On the Inductive Bias of Dropout
Dropout is a technique for training neural networks in which, before each update of the weights, a random half of the nodes are temporarily removed. Surprisingly, this significantly improves the accuracy, so that dropout is now widely used.
This talk is about the inductive bias of dropout: how does dropout affect what kinds of networks tend to be produced? We build on the work of Wager et al., who showed that in some cases of linear classifiers, using dropout is akin to adding a penalty term to the training loss, somewhat like the Tikhonov regularization used in traditional weight decay.
We begin by focusing on logistic regression without any hidden nodes. We characterize when the dropout-regularized criterion has a unique minimizer, and when the dropout-regularization penalty goes to infinity with the weights.
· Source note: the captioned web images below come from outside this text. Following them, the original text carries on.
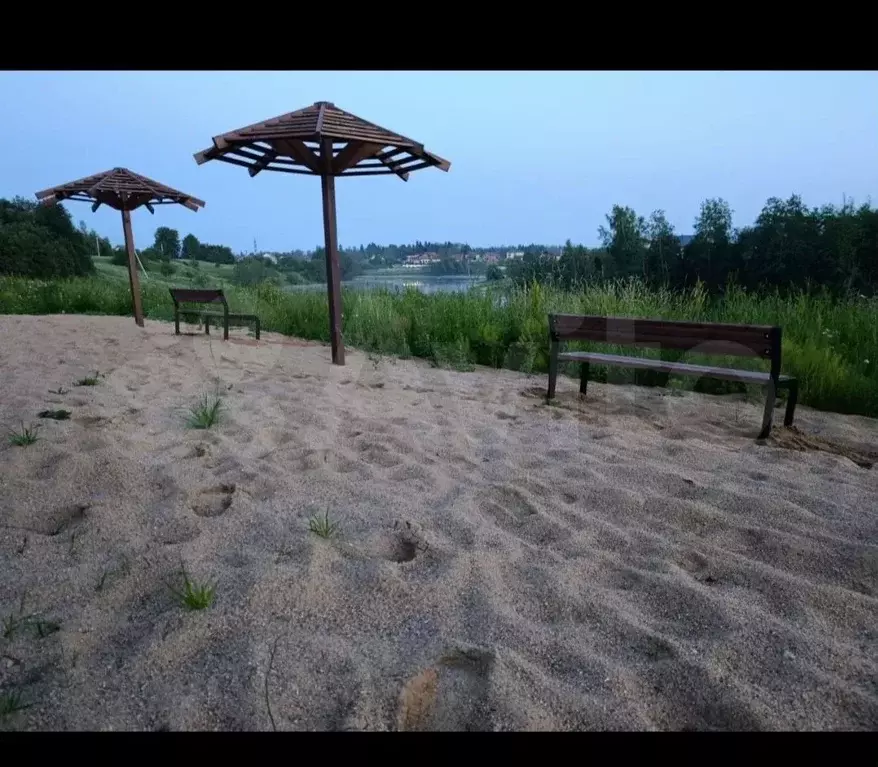 Участок 6,4 сот. (СНТ, ДНП) - Фото 1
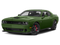 2018 Dodge Challenger SRT Hellcat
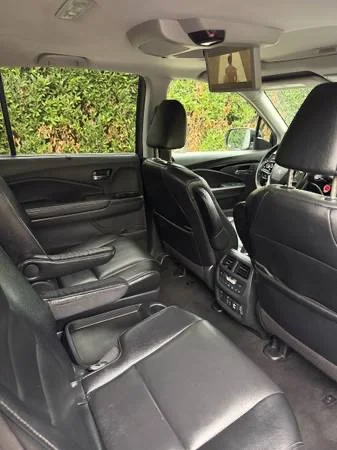 Honda Pilot, $16,800 — Auto, For Sale on Riv, photo 4 of 5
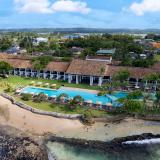 5 Sterne Hotel: The Fortress Resort & Spa, Koggala, Südprovinz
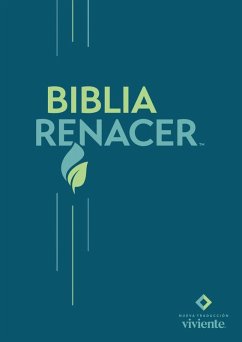 Cover Biblia Renacer NTV (eBook, ePUB)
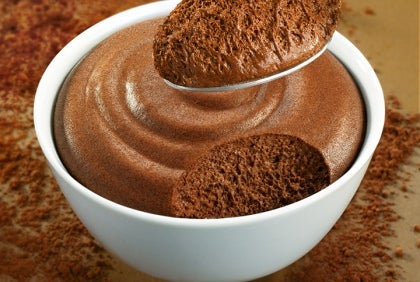 Mousse
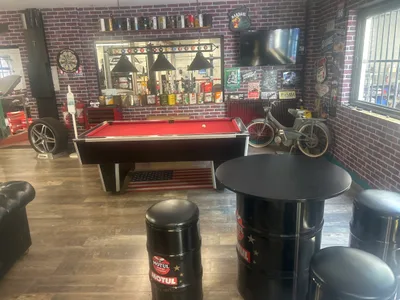 Devanture de Garage easy-glass80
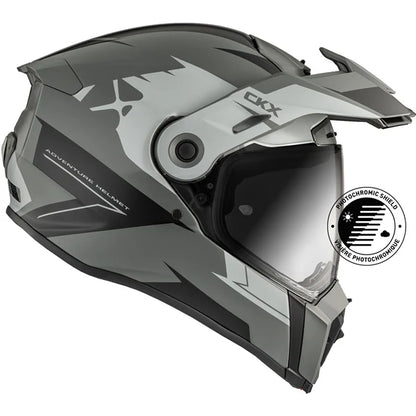 CKX Casque Atlas LS Scorpion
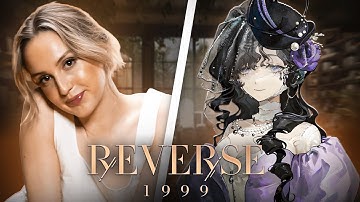 Meet The Voice Behind Reverse 1999’s Isolde!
We show that the dropout regularization penalty can be non-monotonic as individual weights increase from 0, and that the dropout regularization penalty cannot be approximated to within any factor by a convex function of the weights.
Next, we consider the case of deep networks with Relu units and quadratic loss. We show that dropout training is insensitive to the scale of the inputs in ways that traditional weight decay is not. Also, in a variety of cases, dropout leads to the use of negative weights, even when trained on data where the output is a simple monotone function of the input. Some experiments with synthetic data support this theoretical analysis.
This is joint work with Dave Helmbold.